Design of State Machine for Field Programmable Gate Array Hardware Description Language
FPGA HDL State Machine Design: Patterns That Work in Real Hardware
State machines are the backbone of almost every FPGA design. They control data flow, manage protocols, sequence operations, and handle error recovery. A badly designed state machine creates timing failures, unreachable states, and bugs that only show up at 3 AM during board bring-up. A well-designed one runs cleanly, scales easily, and survives every toolchain update you throw at it.
This is not a textbook. It is a practical guide to the state machine patterns that actually work when you target real FPGA fabric.
Why Most State Machine Tutorials Get It Wrong
Every HDL textbook teaches the same three encodings: binary, one-hot, and gray. Then it tells you to pick one and move on. That advice is useless for FPGA work.

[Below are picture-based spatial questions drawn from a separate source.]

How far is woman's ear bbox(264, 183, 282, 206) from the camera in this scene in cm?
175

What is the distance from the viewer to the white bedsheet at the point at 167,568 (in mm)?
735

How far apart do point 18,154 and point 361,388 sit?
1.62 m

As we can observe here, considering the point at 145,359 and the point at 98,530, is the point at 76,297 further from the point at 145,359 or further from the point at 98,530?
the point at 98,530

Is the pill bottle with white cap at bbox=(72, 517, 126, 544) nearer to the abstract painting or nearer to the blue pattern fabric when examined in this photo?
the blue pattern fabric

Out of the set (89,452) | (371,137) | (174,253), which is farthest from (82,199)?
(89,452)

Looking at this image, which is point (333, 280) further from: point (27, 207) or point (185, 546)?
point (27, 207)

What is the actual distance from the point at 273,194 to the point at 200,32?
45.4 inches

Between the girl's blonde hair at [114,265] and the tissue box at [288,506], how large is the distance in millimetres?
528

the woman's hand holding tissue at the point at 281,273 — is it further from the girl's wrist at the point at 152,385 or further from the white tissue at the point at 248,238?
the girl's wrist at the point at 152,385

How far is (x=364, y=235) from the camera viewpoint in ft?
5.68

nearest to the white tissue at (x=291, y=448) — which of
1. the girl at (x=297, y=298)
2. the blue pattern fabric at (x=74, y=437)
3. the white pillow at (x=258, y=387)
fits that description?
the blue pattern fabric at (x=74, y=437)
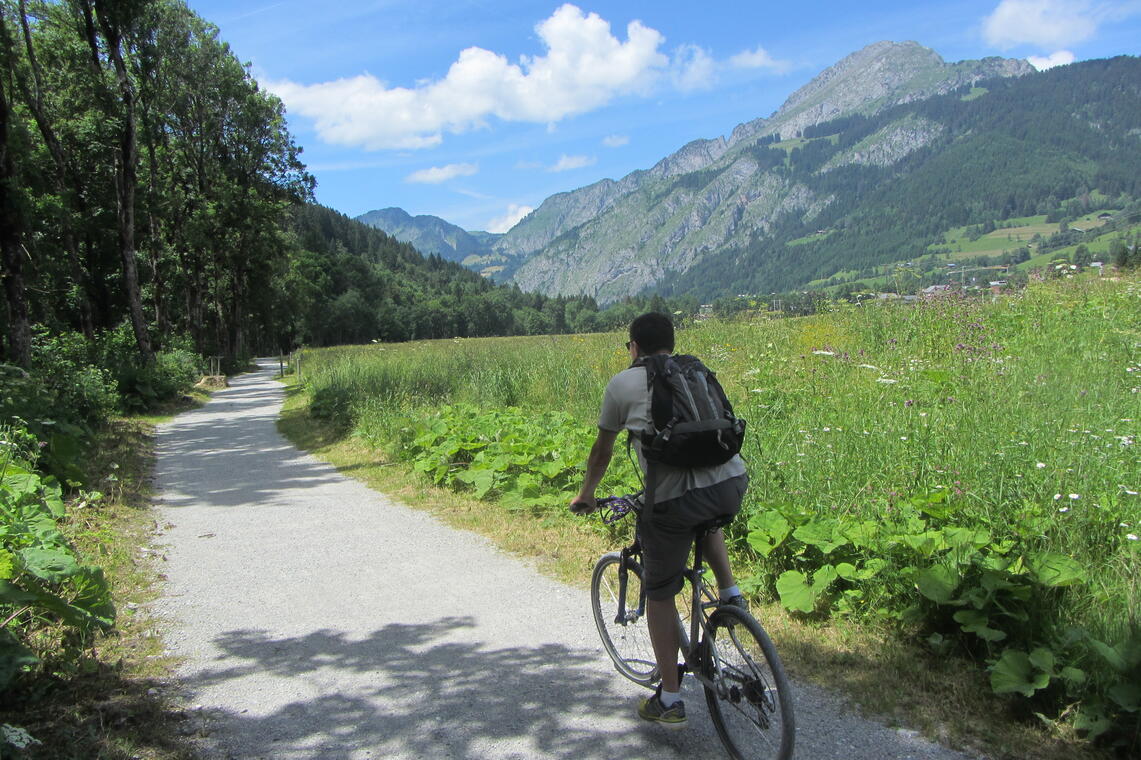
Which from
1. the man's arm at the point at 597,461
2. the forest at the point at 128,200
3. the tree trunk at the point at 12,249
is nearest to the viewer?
the man's arm at the point at 597,461

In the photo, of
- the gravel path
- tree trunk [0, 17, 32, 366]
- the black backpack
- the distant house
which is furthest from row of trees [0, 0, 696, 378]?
the black backpack

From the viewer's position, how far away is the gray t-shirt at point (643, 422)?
2.87 meters

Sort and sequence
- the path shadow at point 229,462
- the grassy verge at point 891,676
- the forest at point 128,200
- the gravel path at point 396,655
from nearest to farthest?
the grassy verge at point 891,676, the gravel path at point 396,655, the path shadow at point 229,462, the forest at point 128,200

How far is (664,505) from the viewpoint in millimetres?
2898

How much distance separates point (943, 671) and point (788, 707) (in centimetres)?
140

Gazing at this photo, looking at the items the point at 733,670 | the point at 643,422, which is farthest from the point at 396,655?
the point at 643,422

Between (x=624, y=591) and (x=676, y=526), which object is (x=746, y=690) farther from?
(x=624, y=591)

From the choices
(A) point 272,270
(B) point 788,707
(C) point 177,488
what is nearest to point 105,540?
(C) point 177,488

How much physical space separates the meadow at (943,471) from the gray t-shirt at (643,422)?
164 centimetres

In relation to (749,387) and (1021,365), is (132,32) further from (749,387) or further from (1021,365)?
(1021,365)

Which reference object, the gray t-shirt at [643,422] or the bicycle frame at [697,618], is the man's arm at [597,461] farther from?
the bicycle frame at [697,618]

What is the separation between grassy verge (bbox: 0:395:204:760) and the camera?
3.14 m

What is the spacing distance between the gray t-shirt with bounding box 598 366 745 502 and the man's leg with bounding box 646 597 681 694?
57cm

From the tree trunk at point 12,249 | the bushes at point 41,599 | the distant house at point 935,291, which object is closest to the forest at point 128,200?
the tree trunk at point 12,249
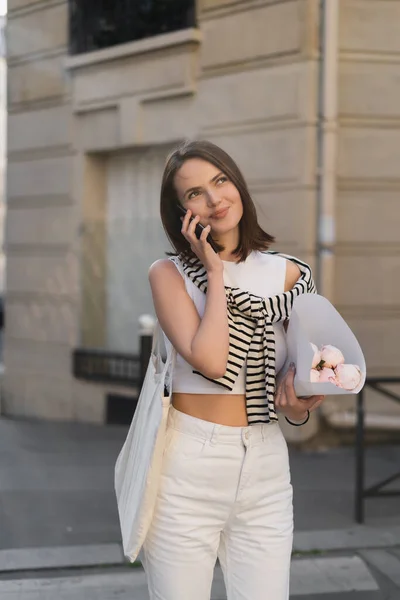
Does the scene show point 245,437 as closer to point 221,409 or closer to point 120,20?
point 221,409

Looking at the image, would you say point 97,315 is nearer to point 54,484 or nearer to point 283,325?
point 54,484

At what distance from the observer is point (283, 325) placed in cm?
243

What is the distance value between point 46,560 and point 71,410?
14.8 ft

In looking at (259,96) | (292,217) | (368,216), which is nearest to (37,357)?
(292,217)

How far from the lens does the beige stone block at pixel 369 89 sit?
723 cm

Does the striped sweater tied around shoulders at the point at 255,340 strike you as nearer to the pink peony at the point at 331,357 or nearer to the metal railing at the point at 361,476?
the pink peony at the point at 331,357

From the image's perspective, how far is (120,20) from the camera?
8625 millimetres

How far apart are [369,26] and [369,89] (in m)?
0.54

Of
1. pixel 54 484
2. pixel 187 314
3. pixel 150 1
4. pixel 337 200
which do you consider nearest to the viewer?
pixel 187 314

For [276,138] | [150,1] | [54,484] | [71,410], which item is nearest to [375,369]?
[276,138]

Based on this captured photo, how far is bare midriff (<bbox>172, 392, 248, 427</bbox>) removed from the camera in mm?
2365

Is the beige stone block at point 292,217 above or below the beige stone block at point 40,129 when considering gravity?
below

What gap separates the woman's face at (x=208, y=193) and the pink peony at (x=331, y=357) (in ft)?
1.49

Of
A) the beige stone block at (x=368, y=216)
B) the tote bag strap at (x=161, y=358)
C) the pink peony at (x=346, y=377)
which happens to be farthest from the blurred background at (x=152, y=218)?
the pink peony at (x=346, y=377)
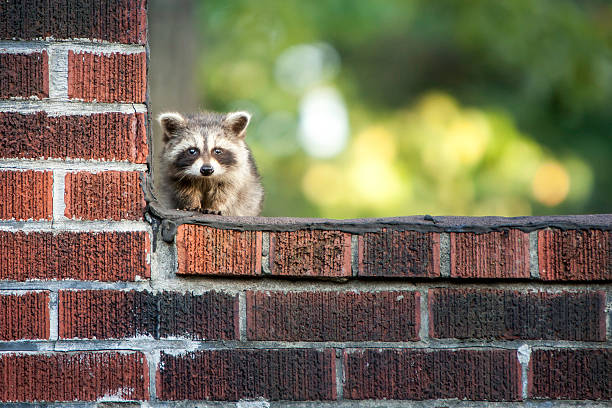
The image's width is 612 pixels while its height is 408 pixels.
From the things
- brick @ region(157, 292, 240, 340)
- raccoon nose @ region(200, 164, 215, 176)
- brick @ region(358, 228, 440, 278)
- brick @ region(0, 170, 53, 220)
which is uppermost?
raccoon nose @ region(200, 164, 215, 176)

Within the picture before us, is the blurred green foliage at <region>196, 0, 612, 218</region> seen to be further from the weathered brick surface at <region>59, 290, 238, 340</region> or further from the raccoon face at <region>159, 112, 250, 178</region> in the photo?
the weathered brick surface at <region>59, 290, 238, 340</region>

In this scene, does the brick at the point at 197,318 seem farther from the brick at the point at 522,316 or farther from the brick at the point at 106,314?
the brick at the point at 522,316

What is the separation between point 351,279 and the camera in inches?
92.0

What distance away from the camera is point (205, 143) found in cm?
472

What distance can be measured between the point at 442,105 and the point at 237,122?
416 cm

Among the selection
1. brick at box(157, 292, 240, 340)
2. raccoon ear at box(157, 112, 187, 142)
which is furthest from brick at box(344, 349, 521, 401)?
raccoon ear at box(157, 112, 187, 142)

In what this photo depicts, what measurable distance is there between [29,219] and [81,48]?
0.54 m

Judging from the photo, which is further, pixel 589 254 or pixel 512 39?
pixel 512 39

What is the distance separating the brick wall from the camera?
2283 millimetres

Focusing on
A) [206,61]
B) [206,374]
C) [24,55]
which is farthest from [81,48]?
[206,61]

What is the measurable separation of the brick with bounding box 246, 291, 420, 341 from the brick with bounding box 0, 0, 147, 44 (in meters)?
0.89

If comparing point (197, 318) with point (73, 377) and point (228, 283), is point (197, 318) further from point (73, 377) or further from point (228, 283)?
point (73, 377)

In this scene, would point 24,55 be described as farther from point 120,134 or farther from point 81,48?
point 120,134

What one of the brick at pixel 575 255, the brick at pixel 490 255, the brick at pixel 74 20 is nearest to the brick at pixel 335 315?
the brick at pixel 490 255
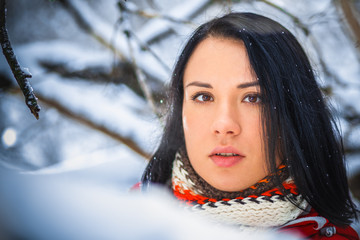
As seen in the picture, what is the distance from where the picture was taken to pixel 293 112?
91 cm

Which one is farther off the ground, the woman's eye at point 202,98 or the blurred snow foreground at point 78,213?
the woman's eye at point 202,98

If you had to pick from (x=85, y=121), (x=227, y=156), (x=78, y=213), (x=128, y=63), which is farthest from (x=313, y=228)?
(x=128, y=63)

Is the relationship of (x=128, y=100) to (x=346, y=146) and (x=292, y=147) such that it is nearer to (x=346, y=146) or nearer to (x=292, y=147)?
(x=292, y=147)

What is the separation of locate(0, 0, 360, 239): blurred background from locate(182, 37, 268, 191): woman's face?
30 cm

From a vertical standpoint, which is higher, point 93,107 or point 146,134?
point 93,107

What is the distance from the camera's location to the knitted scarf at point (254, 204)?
84 cm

The reality is that FPGAs are built from lookup tables and flip-flops, not from binary counters. The encoding you choose changes not just the flip-flop count, but the combinational logic complexity, the routing congestion, and the maximum clock frequency. A state machine that works fine in simulation can fail timing in hardware if you picked the wrong encoding for the target device.
The other problem: most tutorials show state machines with clean, synchronous transitions. Real designs have asynchronous inputs, glitchy reset signals, and multiple clock domains. The tutorial examples do not cover any of that, so when you try to apply them to actual hardware, things break in ways the tutorial never mentioned.

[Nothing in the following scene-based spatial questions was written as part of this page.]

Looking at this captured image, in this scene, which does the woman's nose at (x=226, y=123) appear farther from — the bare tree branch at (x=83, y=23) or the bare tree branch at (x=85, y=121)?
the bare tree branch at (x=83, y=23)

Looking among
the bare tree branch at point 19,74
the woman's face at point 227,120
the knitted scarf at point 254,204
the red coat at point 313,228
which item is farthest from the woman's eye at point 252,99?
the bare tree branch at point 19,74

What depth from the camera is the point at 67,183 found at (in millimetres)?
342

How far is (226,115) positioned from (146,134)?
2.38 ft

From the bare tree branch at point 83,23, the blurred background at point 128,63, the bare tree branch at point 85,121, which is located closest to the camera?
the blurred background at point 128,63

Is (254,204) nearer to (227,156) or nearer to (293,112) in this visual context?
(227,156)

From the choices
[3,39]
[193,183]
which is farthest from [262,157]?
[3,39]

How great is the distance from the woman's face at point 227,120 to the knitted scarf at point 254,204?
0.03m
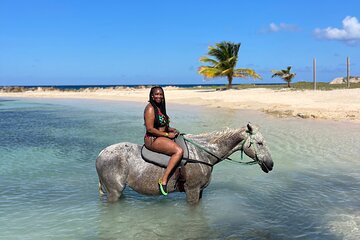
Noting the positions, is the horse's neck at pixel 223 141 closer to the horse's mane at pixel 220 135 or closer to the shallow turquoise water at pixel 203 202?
the horse's mane at pixel 220 135

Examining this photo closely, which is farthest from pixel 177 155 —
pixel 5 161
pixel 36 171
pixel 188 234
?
pixel 5 161

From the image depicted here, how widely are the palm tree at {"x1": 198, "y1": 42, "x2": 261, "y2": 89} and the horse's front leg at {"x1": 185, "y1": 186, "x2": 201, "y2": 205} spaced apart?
4725 centimetres

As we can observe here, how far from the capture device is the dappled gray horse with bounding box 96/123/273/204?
24.7 feet

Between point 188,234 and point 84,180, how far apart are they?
4953 millimetres

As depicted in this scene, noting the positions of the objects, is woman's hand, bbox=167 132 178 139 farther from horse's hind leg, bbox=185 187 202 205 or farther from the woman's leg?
horse's hind leg, bbox=185 187 202 205

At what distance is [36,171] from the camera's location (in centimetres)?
1200

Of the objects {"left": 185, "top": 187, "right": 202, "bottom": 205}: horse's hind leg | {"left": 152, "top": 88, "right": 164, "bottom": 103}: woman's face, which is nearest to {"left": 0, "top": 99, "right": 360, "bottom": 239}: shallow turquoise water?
{"left": 185, "top": 187, "right": 202, "bottom": 205}: horse's hind leg

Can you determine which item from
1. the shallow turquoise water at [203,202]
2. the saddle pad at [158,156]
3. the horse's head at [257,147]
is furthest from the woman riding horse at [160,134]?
the horse's head at [257,147]

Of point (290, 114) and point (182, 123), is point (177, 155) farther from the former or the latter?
point (290, 114)

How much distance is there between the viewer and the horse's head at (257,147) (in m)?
7.32

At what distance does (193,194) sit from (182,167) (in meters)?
0.69

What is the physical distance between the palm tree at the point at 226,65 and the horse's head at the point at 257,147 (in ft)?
→ 155

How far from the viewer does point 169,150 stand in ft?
24.0

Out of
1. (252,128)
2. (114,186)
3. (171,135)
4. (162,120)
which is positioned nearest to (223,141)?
(252,128)
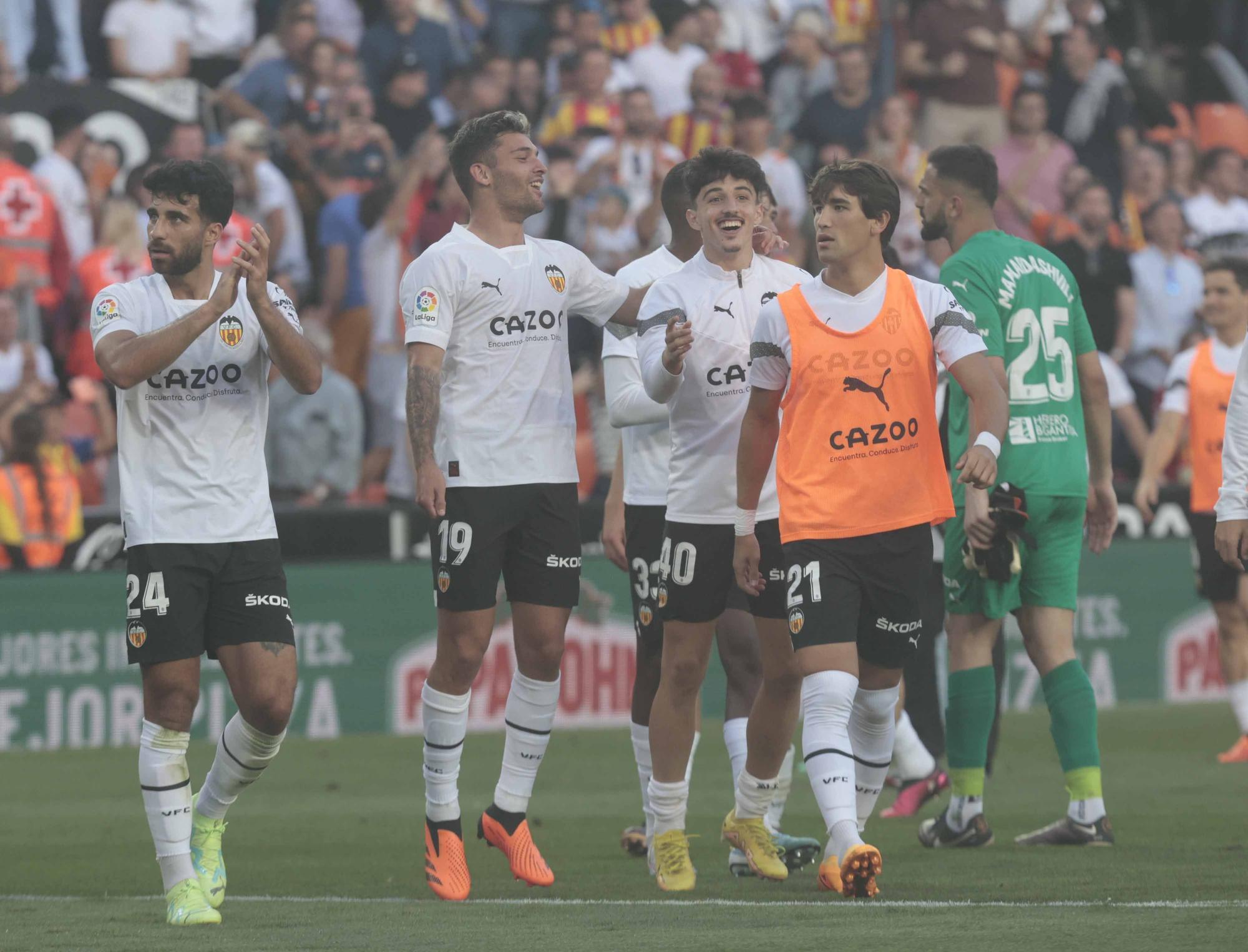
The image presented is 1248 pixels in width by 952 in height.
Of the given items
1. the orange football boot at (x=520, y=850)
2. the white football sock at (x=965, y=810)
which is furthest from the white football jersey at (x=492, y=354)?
the white football sock at (x=965, y=810)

One-Hot Encoding: The Default Choice for FPGA State Machines
For any state machine with roughly 8 to 20 states, one-hot encoding is almost always the right call on an FPGA. Each state gets its own flip-flop. The state register looks like a thermometer code: only one bit is high at any time.

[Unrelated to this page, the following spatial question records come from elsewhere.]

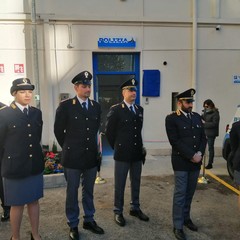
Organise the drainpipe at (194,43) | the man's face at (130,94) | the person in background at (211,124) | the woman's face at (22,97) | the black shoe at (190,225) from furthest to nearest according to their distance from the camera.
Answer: the drainpipe at (194,43) → the person in background at (211,124) → the man's face at (130,94) → the black shoe at (190,225) → the woman's face at (22,97)

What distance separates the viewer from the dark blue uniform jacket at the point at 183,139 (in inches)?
150

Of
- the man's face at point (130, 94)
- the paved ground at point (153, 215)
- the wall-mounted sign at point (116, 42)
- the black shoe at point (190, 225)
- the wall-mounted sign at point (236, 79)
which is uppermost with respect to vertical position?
the wall-mounted sign at point (116, 42)

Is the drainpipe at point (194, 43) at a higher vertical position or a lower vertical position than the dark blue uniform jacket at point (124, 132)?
higher

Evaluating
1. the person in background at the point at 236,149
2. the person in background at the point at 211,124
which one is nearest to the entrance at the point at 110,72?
the person in background at the point at 211,124

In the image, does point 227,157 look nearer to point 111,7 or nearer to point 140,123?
point 140,123

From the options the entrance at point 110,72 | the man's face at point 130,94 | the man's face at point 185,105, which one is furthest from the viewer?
the entrance at point 110,72

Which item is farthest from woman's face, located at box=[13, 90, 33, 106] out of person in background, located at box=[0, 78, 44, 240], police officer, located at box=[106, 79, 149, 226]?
police officer, located at box=[106, 79, 149, 226]

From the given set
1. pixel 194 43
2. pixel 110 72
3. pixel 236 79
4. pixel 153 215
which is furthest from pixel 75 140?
pixel 236 79

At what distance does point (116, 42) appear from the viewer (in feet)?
27.9

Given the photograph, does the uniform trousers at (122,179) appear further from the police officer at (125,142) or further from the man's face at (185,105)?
the man's face at (185,105)

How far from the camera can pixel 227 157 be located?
664cm

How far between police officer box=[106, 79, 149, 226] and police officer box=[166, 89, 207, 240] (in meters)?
0.59

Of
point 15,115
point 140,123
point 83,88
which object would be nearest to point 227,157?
point 140,123

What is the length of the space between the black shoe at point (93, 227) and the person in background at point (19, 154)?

Why One-Hot Wins on FPGA Fabric
The next-state logic for a one-hot machine is absurdly simple. Each flip-flop’s next value depends on the current state and the inputs, and the logic reduces to a few AND-OR gates. There are no wide multiplexers, no complex decode trees. The synthesis tool maps each state bit directly to a LUT input, and the whole thing fits in a single logic level.
Compare that to binary encoding, where the next-state logic needs a wide multiplexer to decode the binary state value into individual state signals. That mux eats LUT levels and routing resources, and it gets worse as the state count grows.
The flip-flop count is higher with one-hot, but FPGAs have flip-flops to spare. What they do not have is unlimited logic depth. One-hot trades flip-flops for speed, and that trade-off almost always favors speed.
When to Avoid One-Hot
One-hot breaks down when you have more than 30 or 40 states. The flip-flop count becomes significant, and the routing fanout on the state register starts to hurt timing. At that point, binary or gray encoding becomes competitive. For very large state machines (100+ states), consider splitting the machine into smaller sub-machines rather than forcing a single massive encoding.
Also, if your target is an ASIC rather than an FPGA, one-hot is almost never the right choice because flip-flop area is expensive in ASICs. This article is about FPGAs, so that does not apply here.
Two-Always vs Three-Always: The Debate That Does Not Matter
You will see state machines written with two always blocks (one combinational for next-state logic, one sequential for state register) and with three always blocks (adding a separate output logic block). Both work. Both synthesize to the same hardware if written correctly.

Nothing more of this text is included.